• **Check your understanding**:
A. Answer each question from the Ryanair boarding card thread, one per line:
(i) On which leg does BOXtheFOX say the blank page happens?
(ii) Which program does ClubMan suggest running to paste the image in?
(iii) How many days before the return leg does aonfocaleile mention?
B. Reproduce the part of the Ryanair boarding card thread between "# Can't print" and "Ryanair being daft?", inclusive.

• **Page text**:
▼

# Can't print out Ryanair boarding card?



## babaduck (3 Jul 2008)

I did online check-in for a flight tomorrow, submitted all my details & when I went to print my boarding card, the page was blank?  Tried it again for another flight for Hubs & same result

Any idea if it's me or Ryanair being daft?

Cheers!!!


----------



## BOXtheFOX (3 Jul 2008)

I find that this happens on the "return" leg. When I press "reprint" it usually works.


----------



## babaduck (3 Jul 2008)

Muchos!


----------



## aonfocaleile (9 Jul 2008)

I'm having the same problem at the moment - I've tried reprinting several times but nothing is showing up on screen for my return flight, although I have checked in for it. Any advice before I attempt to contact Ryanair?


----------



## ClubMan (9 Jul 2008)

If you are really stuck and all the details are present on screen then perhaps just use _Alt__+PrintScreen, Start > Run > Mspaint, Ctrl+V _to paste the image in and then print that?


----------



## aonfocaleile (9 Jul 2008)

Thanks Clubman - I think the problem is that its a few hours away from being within 5 days to the return leg  I'll try again later on.


----------



## gar123 (9 Jul 2008)

when you go back in to online check in within the 5 days you now see a option for check in but you have to change the flights around ie now travelling from london to dublin


----------

▲

• **Given information**:
▼

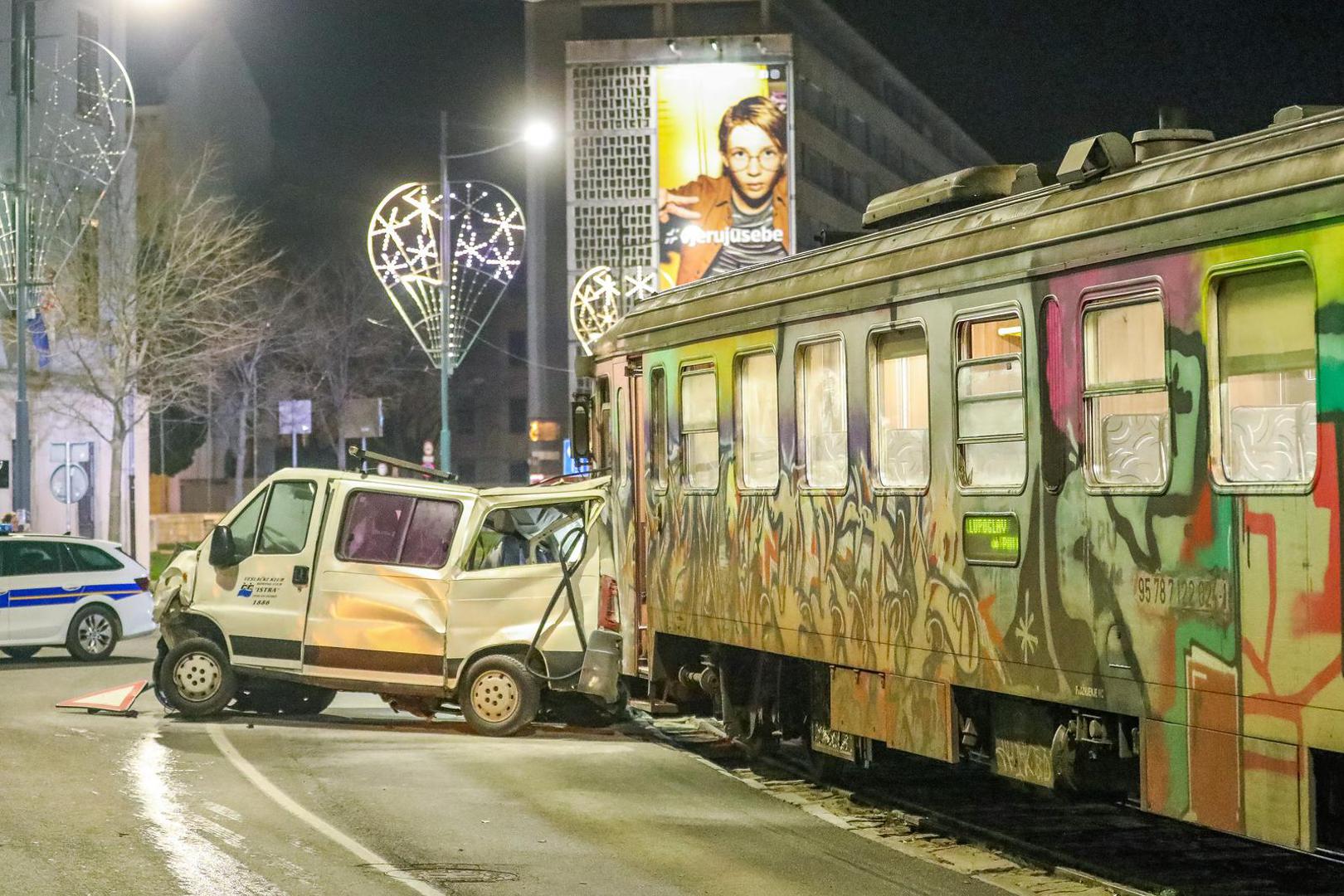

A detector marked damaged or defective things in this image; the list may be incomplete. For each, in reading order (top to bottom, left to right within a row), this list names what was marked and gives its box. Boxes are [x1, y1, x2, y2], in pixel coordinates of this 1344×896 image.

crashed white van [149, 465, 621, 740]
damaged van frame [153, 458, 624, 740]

▲

• **Responses**:
A.
(i) The "return" leg.
(ii) Mspaint.
(iii) 5 days.

B.
# Can't print out Ryanair boarding card?



## babaduck (3 Jul 2008)

I did online check-in for a flight tomorrow, submitted all my details & when I went to print my boarding card, the page was blank?  Tried it again for another flight for Hubs & same result

Any idea if it's me or Ryanair being daft?